Questions about scene geometry

******************************

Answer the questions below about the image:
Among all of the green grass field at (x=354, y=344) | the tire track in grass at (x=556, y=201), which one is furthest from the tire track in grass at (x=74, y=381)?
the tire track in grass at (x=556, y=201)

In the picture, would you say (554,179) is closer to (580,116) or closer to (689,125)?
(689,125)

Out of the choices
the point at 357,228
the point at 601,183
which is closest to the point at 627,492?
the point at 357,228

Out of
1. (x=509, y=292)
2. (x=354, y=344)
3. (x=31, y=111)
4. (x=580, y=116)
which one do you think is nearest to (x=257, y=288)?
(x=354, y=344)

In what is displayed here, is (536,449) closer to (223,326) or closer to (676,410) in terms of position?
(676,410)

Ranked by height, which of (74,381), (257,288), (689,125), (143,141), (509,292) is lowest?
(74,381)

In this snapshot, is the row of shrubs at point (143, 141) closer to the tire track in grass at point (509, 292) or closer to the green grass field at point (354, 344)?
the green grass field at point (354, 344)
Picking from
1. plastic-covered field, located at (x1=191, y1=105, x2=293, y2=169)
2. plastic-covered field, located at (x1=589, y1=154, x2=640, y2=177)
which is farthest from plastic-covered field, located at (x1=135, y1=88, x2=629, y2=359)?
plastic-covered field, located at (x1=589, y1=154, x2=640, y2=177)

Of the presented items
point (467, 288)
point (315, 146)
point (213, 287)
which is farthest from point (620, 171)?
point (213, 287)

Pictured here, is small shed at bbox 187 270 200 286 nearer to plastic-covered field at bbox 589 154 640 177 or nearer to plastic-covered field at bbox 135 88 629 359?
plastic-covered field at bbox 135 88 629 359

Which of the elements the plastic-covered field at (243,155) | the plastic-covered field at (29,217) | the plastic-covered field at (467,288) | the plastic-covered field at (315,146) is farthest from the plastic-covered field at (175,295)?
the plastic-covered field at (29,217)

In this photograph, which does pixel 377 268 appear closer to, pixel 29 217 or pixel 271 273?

******************************

- WHAT IS ASKED
Report every line of the records above that contains the word "here", copying each line in full. Case counts.

- WRITTEN SOLUTION
In what is displayed here, is (536,449) closer to (223,326) or closer to (676,410) in terms of position?
Pictured here, is small shed at bbox 187 270 200 286 nearer to plastic-covered field at bbox 589 154 640 177 or nearer to plastic-covered field at bbox 135 88 629 359?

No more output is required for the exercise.